Jining District (Mongolian script:  ; ) is an urban district that serves as the administrative seat of Ulanqab, a region governed as a prefecture-level city in the mid-western part of Inner Mongolia, China. It has an area of approximately 114.2 km2 and is in the southern foothills of the Yinshan mountains.

As of 2011, it had a population of roughly 377,100, including members of the Mongol, Hui, Manchu, Daur, Tibetan, Uyghur, Hmong, and Yi national minorities.

Administratively speaking, Ulanqab is a "city" and Jining a "district", in reality Jining is a de facto city, while Ulanqab is an administrative division covering a much larger area. See prefecture-level city for more information on this arrangement.

Jining South Railway Station () serves as a railway intersection to the border town of Erenhot to the north, Hohhot and Baotou to the west, and Shanxi province's Datong to the south.

History

Recorded human activity in the Jining area dates back to the Shang dynasty. It was originally named Bingzhou (). In the Song dynasty it was part of the Yunzhong Commandery (); it was placed under the administration of Datong during the Jin dynasty (1115–1234). During the Yuan dynasty, it was named "Jining" for the first time. In 1675, the Jining area was placed under the administration of the Plain Yellow Banner of Chahar Province, and in 1750 was transferred to Fengzhen City's administration.  In 1922, it was renamed Jining and became a municipality, and the following year a county.  In 1948 Jining fell under the control of the Communist Party.  The urban core was subsequently renamed Chengguan Town (roughly, "urban district"), then Pingdiquan Town (), then finally back to Jining in April 1956.

In 2004, Ulanqab League, to which it is the seat of government, was 'converted' to a prefecture-level city, and Jining is correspondingly changed from a county-level city to a district. Ulanqab is named Chaborte in the writings of P. Evariste Huc.

Transportation
Jining is a major transport node in central Inner Mongolia.

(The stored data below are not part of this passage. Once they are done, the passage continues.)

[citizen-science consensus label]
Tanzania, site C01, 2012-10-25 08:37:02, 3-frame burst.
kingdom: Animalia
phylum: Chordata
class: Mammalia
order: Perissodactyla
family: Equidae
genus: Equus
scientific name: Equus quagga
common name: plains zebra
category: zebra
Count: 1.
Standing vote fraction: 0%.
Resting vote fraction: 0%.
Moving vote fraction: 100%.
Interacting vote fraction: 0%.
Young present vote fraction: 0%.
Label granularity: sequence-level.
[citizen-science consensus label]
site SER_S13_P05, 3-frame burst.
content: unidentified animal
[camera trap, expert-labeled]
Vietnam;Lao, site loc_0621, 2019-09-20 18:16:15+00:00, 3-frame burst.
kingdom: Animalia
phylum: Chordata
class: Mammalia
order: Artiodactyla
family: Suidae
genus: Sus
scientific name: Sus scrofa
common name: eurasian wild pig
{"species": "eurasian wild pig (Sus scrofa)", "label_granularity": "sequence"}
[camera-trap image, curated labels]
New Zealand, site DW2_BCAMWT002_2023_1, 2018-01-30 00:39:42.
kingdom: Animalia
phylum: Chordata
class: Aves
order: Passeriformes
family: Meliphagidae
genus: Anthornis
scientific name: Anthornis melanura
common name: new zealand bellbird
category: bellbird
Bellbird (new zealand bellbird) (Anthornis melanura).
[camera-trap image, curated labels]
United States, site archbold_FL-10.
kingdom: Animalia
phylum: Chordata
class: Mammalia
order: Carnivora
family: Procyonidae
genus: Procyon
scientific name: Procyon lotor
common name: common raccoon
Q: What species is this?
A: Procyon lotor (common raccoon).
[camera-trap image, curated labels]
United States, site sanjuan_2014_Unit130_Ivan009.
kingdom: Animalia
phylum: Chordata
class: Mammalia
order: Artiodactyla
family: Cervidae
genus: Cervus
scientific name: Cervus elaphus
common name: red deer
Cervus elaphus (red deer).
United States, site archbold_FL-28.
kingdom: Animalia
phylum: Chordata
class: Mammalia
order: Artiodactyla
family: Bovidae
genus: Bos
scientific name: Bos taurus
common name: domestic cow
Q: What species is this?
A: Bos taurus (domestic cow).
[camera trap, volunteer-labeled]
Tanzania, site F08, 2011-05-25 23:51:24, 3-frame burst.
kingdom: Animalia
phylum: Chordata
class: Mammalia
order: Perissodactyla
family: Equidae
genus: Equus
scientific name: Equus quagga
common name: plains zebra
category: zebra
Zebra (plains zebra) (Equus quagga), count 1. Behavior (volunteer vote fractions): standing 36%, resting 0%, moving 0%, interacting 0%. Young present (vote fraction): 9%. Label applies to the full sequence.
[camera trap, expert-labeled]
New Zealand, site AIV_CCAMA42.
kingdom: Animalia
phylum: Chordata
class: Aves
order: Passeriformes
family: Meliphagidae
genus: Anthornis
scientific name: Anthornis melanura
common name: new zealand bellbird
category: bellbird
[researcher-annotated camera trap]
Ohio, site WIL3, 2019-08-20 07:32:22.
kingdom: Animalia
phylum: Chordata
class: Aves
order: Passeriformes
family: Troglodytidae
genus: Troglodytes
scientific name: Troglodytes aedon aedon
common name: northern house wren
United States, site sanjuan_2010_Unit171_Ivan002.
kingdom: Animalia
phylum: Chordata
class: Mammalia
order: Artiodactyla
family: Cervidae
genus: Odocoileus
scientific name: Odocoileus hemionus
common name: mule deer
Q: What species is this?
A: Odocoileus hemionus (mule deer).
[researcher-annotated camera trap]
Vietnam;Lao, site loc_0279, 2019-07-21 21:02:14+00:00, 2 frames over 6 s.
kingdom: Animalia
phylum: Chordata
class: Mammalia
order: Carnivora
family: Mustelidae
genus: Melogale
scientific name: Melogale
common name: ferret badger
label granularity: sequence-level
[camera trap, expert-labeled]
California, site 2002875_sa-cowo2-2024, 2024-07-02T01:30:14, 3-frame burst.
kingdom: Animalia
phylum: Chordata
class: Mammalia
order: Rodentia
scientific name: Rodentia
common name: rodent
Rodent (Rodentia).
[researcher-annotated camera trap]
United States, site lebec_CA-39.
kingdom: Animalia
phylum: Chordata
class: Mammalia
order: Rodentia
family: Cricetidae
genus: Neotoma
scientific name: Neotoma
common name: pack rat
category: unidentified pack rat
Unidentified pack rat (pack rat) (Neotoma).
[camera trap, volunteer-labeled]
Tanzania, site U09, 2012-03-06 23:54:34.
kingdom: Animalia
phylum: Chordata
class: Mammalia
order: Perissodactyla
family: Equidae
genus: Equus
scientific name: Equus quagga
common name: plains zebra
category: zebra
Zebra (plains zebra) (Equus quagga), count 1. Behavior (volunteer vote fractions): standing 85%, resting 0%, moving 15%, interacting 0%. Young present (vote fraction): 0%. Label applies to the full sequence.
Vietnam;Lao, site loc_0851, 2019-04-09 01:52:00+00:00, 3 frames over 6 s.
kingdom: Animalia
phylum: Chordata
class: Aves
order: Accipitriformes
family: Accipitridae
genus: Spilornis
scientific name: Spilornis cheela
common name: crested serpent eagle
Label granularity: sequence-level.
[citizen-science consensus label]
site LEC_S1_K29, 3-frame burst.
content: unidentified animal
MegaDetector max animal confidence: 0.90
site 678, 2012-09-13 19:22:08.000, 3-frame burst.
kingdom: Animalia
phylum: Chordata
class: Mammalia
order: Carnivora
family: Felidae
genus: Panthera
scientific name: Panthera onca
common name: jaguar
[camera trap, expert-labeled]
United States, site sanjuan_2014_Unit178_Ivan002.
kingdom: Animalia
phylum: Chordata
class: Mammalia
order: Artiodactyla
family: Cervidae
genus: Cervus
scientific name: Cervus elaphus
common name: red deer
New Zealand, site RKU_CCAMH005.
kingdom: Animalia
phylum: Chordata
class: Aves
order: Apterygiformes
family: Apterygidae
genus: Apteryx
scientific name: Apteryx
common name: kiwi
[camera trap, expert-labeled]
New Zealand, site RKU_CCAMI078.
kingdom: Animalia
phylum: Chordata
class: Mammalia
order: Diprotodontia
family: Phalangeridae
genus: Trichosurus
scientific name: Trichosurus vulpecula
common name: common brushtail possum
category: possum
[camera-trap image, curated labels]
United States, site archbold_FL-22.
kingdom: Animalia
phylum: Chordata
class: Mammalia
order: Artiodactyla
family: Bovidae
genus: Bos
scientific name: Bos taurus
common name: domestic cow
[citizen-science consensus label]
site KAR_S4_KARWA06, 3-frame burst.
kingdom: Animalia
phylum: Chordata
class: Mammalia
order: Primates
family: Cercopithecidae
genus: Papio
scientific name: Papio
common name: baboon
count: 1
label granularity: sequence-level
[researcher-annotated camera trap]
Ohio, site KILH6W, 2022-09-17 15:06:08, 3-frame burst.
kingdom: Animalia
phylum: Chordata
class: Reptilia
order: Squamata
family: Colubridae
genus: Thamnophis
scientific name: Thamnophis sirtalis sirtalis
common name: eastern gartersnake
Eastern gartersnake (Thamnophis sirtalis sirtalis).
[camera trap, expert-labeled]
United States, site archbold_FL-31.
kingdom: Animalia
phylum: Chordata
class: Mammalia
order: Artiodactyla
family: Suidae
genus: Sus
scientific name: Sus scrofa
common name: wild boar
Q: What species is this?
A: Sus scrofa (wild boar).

It is on the Beijing-Baotou railway, and the terminus of the Jining-Erenhot Railway, making the city a short connection away from urban centres such as Hohhot, Baotou, Zhangjiakou, Datong, and Beijing.  High-speed rail access is available to Hohhot and Baotou; travel time to the regional capital is approximately an hour.

Jining is also on the route of China National Highway 208, China National Highway 110, and the G6 Beijing–Lhasa Expressway.

Intercity buses are available to neighboring cities and towns.

Natural resources
The Jining area is a source of limestone and turquoise.